O Mecanismo de Ajuste das Fronteiras de Carbono da UE (CBAM) entrou no seu período de transição em 1 de outubro de 2023 e será totalmente implementado a partir de 1 de janeiro de 2026. Até 2028, planeja-se expandir para produtos intensivos em aço a jusante, como maquinaria, componentes automotivos e eletrodomésticos. Isso terá implicações de longo alcance para a indústria siderúrgica da China, obrigando o setor a se transformar em uma transformação de baixo carbono. O impacto será mais significativo para as empresas de processos longos e de alta emissão, enquanto as empresas de tecnologia de processos curtos e de baixa emissão de carbono verão oportunidades.
Seis grandes impactos
Em primeiro lugar, o aumento dos custos de exportação de aço. A implementação da CBAM aumentará as despesas de exportação de aço da China. A atribuição de direitos de carbono gratuitos da UE diminuirá anualmente de 97,5% em 2026 para zero em 2034, exigindo custos completos de emissão de carbono para os produtos vinculados à UE a partir de então.

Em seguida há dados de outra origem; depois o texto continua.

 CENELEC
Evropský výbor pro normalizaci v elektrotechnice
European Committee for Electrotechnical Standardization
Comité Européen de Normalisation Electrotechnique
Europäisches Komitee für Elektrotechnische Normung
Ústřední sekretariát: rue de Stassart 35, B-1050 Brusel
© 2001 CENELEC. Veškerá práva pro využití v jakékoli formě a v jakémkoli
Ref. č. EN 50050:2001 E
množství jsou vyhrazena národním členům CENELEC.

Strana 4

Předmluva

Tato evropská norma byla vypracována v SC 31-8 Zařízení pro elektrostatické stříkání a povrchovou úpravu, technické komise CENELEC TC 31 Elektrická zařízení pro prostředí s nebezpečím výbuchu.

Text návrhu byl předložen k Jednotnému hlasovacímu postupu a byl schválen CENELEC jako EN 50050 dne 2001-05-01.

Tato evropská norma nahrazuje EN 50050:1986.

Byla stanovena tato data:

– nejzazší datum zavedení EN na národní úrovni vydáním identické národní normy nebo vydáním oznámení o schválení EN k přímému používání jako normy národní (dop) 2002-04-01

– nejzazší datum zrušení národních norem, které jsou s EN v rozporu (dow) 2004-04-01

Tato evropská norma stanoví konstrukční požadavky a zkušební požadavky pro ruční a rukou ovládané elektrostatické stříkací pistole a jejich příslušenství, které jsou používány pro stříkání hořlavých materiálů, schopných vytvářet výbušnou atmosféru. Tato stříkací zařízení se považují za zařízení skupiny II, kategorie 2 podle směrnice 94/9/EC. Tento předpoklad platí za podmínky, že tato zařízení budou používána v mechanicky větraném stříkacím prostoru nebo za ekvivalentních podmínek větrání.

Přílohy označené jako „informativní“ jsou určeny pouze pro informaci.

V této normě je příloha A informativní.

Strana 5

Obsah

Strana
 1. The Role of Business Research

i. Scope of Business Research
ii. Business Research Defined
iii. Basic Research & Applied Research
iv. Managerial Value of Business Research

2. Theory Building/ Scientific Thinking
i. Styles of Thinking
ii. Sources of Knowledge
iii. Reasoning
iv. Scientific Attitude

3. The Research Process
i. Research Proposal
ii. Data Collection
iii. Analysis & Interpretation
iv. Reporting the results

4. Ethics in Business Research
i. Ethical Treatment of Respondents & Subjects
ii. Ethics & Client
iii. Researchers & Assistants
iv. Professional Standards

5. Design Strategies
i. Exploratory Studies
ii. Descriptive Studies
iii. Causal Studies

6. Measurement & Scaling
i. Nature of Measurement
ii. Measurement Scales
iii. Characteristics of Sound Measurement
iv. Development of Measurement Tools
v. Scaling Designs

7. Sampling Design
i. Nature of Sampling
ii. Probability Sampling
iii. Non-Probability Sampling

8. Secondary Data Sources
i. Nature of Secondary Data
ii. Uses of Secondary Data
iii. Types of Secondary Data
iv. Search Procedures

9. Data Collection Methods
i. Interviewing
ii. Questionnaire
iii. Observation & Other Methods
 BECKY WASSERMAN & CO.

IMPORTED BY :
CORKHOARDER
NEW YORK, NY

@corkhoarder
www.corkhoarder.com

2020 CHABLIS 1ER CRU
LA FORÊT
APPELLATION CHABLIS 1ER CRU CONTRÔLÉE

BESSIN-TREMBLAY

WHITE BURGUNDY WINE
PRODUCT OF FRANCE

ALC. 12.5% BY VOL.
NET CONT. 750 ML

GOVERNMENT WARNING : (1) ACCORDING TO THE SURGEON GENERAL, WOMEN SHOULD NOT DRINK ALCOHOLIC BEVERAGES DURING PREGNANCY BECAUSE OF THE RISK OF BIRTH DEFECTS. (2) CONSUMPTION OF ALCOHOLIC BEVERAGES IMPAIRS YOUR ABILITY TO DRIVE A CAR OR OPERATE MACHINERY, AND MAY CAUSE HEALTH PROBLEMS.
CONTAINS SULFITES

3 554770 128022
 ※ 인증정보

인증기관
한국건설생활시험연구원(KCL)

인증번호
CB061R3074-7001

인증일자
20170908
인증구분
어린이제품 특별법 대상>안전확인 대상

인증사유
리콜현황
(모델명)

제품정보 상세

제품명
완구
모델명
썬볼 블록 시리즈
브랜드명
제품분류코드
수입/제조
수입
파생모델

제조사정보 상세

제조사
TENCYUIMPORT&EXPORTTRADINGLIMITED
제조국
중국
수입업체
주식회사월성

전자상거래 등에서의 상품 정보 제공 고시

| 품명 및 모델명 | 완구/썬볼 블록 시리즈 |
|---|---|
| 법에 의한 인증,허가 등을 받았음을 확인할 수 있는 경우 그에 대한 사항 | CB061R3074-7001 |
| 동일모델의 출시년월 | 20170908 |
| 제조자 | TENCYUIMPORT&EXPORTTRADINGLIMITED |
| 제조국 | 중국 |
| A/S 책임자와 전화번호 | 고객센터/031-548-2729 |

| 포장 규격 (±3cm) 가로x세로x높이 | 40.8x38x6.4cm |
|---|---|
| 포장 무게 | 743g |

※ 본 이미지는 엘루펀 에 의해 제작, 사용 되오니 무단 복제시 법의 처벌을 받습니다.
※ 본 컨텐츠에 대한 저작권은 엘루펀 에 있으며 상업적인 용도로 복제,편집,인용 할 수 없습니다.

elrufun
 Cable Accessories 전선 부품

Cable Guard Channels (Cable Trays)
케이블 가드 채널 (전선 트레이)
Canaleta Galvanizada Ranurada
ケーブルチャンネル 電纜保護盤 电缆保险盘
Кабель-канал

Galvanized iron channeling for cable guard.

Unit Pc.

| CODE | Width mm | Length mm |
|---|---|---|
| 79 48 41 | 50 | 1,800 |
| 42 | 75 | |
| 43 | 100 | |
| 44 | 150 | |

Em segundo lugar, a competitividade dos produtos foi enfraquecida. Os produtos de aço de alto valor agregado, como as chapas, dominam as exportações da China para a UE, produzidos principalmente por métodos de processo longo com maior intensidade de carbono. O aumento dos custos de exportação irá erodir a vantagem de preço desses produtos no mercado da UE, diminuindo assim a competitividade.
Terceiro, expansão do escopo das barreiras ao comércio e à conformidade. A CBAM vai se estender além dos produtos de aço para itens a jusante, como parafusos, parafusos e porcas. Os clientes da UE estão exigindo declarações de pegada de carbono do ciclo de vida completo e declarações de EPD (Declaração Ambiental do Produto). As PME enfrentam capacidades de dados insuficientes e custos de conformidade crescentes.
Em quarto lugar, a pressão dos diferenciais de preços do carbono. O preço do carbono da China difere significativamente do preço do Sistema de Comércio de Emissões da UE (EU ETS), sendo este último de 4 a 14 vezes maior. Quanto maior a diferença de preço, maiores os custos do CBAM.
Em quinto lugar, a transmissão e reestruturação da cadeia de suprimentos. Os custos de exportação de aço serão transferidos a montante (para matérias-primas) e a jusante (para automóveis, máquinas e eletrodomésticos), aumentando os custos gerais de fabricação. A perda de participação no mercado da UE pode forçar as empresas a otimizar as estruturas de exportação (aumentando os produtos de alta qualidade e de baixo teor de carbono) e expandir-se para os mercados emergentes, ou desencadear a realocação de capacidade para evitar tarifas.
Oportunidades de transformação e diferenciação competitiva. A implementação do CBAM acelerará a mudança para a eletricidade verde, impulsionará o investimento em tecnologias de baixo carbono, como a fabricação de aço por forno a arco elétrico e a captura, utilização e armazenamento de carbono (CCUS). Os produtos certificados de baixo carbono de processo curto terão prêmios, acelerando a eliminação gradual da capacidade de alta emissão e aumentando a eficiência energética da indústria siderúrgica e as capacidades de gerenciamento de carbono.
Três principais estratégias de resposta
Primeiro, estabelecer um sistema de gestão de carbono. Desenvolver um sistema de monitoramento, comunicação e gestão das emissões de carbono dos produtos alinhado com o mecanismo CBAM da UE. Realizar auditorias de dados de emissões de carbono para evitar valores padrões. Publicar relatórios da EPD e preparar ativamente declarações de produtos ambientais, aumentando a credibilidade dos dados por meio de certificação de terceiros para servir como um "cartão verde de visita " para os mercados internacionais. Participar do comércio de mercado de carbono, participar ativamente do mercado nacional de comércio de emissões de carbono e reduzir os custos de carbono através do comércio de cotas de carbono.
Em segundo lugar, reforçar a internacional. Promover o reconhecimento mútuo através do estabelecimento de plataformas de EPD reconhecidas internacionalmente, por exemplo, através da comunicação e aceitação mútua com plataformas de EPD no Japão, Itália, Suécia e outros países.
Em terceiro lugar, otimizar os processos de produção. Desenvolver políticas orientadoras para apoiar o desenvolvimento de fabricação de aço de processo curto por forno a arco elétrico em regiões elegíveis. Aumentar o apoio financeiro para tecnologias disruptivas, como metalurgia de hidrogênio e CCUS.